**TASK**
Copy out the listing below word for word, leaving out the pictures.

═══ DATA PROVIDED ═══

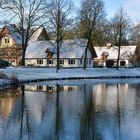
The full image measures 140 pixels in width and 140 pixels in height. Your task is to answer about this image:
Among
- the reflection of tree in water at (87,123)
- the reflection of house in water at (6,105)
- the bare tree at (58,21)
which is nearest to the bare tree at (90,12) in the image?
the bare tree at (58,21)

═══

**OUTPUT OF THE TASK**
The full image measures 140 pixels in width and 140 pixels in height. Your task is to answer about this image:
Among
- the reflection of tree in water at (87,123)
- the reflection of house in water at (6,105)
- the bare tree at (58,21)
which is nearest to the bare tree at (90,12) in the image?
the bare tree at (58,21)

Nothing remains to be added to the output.